Welche Campingplätze haben ganzjährig geöffnet? Viele Plätze wie Prahljust oder das Harz Mountain Camp sind das ganze Jahr über offen. Gerade im Winter haben diese Plätze oft weniger Gäste und bieten trotzdem beheizte Sanitäranlagen. Schnee, Stille und nachmittags einen Tee im warmen Camper mögen.

Camping mit Hund im Harz? Die meisten Campingplätze im Harz erlauben Hunde, oft gibt es sogar eigene Hundeduschen oder Spazierwege direkt ab Platz. Die Mischung aus Wald, Wasser und schmalen Pfaden macht’s für Vierbeiner spannend. Aber: Im Nationalpark bitte auf die Leinenpflicht achten, vor allem in den Brutzeiten.

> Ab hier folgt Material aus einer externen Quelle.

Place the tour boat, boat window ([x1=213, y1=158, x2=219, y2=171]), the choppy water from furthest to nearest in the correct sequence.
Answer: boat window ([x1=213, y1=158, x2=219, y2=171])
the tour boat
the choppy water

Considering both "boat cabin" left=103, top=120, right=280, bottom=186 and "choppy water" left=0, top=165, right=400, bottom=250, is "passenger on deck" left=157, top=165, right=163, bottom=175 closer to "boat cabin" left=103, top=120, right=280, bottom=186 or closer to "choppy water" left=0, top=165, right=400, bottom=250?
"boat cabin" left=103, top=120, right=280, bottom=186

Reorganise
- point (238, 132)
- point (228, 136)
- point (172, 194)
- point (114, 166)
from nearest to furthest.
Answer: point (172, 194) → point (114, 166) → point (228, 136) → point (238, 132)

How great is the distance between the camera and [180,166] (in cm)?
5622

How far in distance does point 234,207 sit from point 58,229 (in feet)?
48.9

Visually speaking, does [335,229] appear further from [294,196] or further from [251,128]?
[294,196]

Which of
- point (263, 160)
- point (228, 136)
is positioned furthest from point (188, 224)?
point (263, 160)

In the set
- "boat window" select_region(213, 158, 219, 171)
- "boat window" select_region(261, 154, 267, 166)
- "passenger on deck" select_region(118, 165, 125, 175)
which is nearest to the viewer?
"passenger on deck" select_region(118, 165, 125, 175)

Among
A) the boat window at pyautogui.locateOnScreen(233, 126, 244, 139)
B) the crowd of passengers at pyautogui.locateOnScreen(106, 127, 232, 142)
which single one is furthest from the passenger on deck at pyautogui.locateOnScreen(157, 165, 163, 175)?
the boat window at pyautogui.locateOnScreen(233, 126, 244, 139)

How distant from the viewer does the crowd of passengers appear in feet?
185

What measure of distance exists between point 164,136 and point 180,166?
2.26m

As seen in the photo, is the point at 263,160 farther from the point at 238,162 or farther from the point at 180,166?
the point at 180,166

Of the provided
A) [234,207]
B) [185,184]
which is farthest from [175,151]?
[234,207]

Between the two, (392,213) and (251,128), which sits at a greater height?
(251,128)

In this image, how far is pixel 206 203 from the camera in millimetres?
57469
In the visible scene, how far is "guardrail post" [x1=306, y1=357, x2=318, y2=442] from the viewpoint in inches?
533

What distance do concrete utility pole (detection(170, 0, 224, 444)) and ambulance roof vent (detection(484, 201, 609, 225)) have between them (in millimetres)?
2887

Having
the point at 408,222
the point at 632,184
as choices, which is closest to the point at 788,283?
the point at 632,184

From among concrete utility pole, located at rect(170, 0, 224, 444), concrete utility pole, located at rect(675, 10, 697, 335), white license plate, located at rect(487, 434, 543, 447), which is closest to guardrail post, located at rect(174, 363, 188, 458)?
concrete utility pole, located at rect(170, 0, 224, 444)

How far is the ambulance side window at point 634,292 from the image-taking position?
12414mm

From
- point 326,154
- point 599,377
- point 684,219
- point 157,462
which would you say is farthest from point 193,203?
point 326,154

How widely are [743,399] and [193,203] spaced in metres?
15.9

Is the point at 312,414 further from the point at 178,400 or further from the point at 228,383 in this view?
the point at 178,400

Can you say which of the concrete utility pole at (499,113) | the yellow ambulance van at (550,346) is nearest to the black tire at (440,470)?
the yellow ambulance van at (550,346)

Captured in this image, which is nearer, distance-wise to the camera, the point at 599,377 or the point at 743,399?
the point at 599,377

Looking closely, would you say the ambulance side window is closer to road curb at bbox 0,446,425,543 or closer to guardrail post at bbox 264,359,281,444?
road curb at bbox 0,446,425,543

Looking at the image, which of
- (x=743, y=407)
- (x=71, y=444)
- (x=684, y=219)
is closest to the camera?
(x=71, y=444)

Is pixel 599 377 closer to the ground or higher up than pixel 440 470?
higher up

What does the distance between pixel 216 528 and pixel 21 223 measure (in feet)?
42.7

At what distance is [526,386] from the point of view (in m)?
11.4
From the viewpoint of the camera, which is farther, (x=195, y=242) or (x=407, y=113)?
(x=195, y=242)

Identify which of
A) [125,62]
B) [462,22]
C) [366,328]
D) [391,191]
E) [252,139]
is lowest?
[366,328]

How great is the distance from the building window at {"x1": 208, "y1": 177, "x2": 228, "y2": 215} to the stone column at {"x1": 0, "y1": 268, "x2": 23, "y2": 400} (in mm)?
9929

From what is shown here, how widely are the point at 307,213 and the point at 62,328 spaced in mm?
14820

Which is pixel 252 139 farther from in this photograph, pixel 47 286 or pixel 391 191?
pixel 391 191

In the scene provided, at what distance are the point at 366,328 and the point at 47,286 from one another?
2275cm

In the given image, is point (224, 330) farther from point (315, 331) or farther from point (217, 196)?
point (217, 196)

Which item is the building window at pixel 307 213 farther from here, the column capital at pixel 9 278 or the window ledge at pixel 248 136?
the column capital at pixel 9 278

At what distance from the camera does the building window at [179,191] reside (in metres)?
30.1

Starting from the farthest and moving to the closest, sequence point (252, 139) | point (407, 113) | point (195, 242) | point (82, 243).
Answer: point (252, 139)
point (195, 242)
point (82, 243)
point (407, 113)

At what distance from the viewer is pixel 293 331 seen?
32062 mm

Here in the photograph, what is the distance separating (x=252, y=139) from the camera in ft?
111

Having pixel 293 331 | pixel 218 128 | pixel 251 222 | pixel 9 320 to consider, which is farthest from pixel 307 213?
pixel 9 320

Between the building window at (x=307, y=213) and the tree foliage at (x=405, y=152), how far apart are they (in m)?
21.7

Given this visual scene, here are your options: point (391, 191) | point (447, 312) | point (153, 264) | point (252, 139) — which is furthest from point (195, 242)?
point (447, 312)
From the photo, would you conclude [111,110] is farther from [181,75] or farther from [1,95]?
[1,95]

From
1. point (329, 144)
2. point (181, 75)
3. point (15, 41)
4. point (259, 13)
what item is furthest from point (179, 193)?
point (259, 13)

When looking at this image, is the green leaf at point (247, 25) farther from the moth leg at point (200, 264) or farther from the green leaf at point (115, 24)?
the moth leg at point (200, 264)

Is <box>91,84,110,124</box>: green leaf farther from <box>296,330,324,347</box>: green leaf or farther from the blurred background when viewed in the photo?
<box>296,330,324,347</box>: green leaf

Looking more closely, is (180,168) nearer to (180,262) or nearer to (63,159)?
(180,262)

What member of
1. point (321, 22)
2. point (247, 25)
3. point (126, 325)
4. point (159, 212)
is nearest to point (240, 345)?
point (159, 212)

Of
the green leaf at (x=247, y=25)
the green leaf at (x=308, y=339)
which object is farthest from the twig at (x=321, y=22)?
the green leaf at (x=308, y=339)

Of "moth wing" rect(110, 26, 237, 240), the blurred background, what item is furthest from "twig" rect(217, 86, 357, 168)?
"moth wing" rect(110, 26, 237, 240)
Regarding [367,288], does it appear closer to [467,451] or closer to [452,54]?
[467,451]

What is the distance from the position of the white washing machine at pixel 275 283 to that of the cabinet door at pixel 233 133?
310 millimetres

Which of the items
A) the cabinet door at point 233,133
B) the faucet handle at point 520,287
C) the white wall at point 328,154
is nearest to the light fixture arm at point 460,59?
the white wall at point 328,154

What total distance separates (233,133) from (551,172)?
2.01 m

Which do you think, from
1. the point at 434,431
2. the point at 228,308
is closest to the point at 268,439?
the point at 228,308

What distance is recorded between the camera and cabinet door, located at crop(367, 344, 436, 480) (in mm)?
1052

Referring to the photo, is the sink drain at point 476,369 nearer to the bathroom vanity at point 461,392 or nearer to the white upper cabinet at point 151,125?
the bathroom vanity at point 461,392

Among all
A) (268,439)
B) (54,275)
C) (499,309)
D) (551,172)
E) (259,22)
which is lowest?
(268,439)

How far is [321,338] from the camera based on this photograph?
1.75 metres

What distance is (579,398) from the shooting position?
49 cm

Welche Stellplätze liegen direkt am Wasser? Klassiker ist die Okertalsperre, aber auch bei Prahljust hast du Stellplätze mit Seeblick. Wer ganz nah am Wasser stehen will, sollte früh reservieren, gerade in den Ferien sind die besten Plätze schnell weg.

Noch mehr Plätze, noch mehr Freiheit?

Der Harz ist kein Geheimtipp mehr, aber viele Plätze fühlen sich immer noch so an. Wer es lieber etwas wilder mag, sucht sich einen Naturcampingplatz am Waldrand. Wer Komfort braucht, findet Stellplätze mit allem Drum und Dran. In jedem Fall lohnt sich ein Blick auf die MioCamper Wohnmobile: Oft passt ein kompakter Kastenwagen besser in die kleinen Kurven der Harzstraßen als das große Alkoven-Schiff.

Übrigens: Wer von Berlin startet, kann in drei Stunden schon auf dem ersten Wanderpfad stehen. Für alle, die mehr Inspiration suchen: die Top 10 Campingplätze in Berlin und Umgebung sind auch einen Blick wert, wenn der Harz mal zu weit oder zu voll ist.

Ein kleiner Moment zum Schluss

Manchmal reicht es, abends einfach vor dem Camper zu sitzen, die Füße im Gras, irgendwo im Harz. Das Licht bricht durch die alten Bäume, irgendwo ruft ein Uhu. Und egal, wie stressig die Woche vorher war: in diesem Augenblick zählt nur der Moment. Genau dafür sind diese Plätze da. Und jedes Mal, wenn ich den Schlüssel vom Camper umdrehe, freue ich mich schon auf den nächsten Kaffee mit Blick ins Grüne.